In a recent court decision, the Delhi High Court ruled in favor of the Delhi Metro Rail Corporation (DMRC) over a disagreement with Crest Digitel Private Limited about a contract. The case was about a Letter of Acceptance (LoA) for developing 5G infrastructure.
Crest Digitel challenged the LoA dated February 13, 2025, which was given by DMRC to another company, skipping the usual process of inviting bids. Crest argued that this decision made their existing contract useless and caused them significant loss.
Back in 2018, DMRC had an agreement with another company to set up telecom towers to improve mobile network coverage. Crest Digitel had a separate agreement from 2019 to provide similar services, ensuring uninterrupted mobile coverage in metro areas.
Crest claimed that the new LoA was unfair because: - It included more work than originally agreed upon. - The fee for the license was lower than what Crest was paying. - The LoA was issued without inviting bids, which was not fair competition.
DMRC argued that Crest had not kept its promises according to their contract, which led to penalties.

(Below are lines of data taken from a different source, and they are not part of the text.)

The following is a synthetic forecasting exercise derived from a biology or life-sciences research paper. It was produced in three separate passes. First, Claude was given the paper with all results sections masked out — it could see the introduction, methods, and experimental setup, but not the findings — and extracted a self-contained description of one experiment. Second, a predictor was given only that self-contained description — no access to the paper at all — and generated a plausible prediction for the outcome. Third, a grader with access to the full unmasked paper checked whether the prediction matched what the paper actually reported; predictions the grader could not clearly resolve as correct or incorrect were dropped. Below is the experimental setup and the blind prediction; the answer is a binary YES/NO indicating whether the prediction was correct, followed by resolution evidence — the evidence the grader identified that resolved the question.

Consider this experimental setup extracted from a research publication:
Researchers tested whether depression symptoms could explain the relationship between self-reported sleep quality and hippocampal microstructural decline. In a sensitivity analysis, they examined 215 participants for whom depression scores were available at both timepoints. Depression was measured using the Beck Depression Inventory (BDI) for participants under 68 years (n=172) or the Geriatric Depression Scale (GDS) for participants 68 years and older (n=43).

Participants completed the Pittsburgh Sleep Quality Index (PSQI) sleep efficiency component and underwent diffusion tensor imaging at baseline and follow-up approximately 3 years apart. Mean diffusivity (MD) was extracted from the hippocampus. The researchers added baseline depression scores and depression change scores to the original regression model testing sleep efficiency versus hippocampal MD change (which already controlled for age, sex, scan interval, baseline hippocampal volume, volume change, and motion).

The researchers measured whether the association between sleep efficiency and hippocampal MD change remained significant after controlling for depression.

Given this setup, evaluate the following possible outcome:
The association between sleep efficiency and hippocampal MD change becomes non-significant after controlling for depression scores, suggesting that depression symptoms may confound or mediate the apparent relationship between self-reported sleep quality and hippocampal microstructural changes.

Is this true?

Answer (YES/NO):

They highlighted the urgent need for better mobile services, which justified choosing another company directly under Rule 194 of the General Financial Rules (GFR).
The court, led by Chief Justice Devendra Kumar Upadhyaya and Justice Tushar Rao Gedela, rejected Crest's appeal, stating: - DMRC acted within the rules by using Rule 194 of the GFR, which allows direct selection in special situations. - The decision was necessary to deal with frequent complaints about bad mobile coverage affecting metro operations.
In summary, the court upheld DMRC's right to skip the bidding process in special cases, ensuring better services for metro commuters.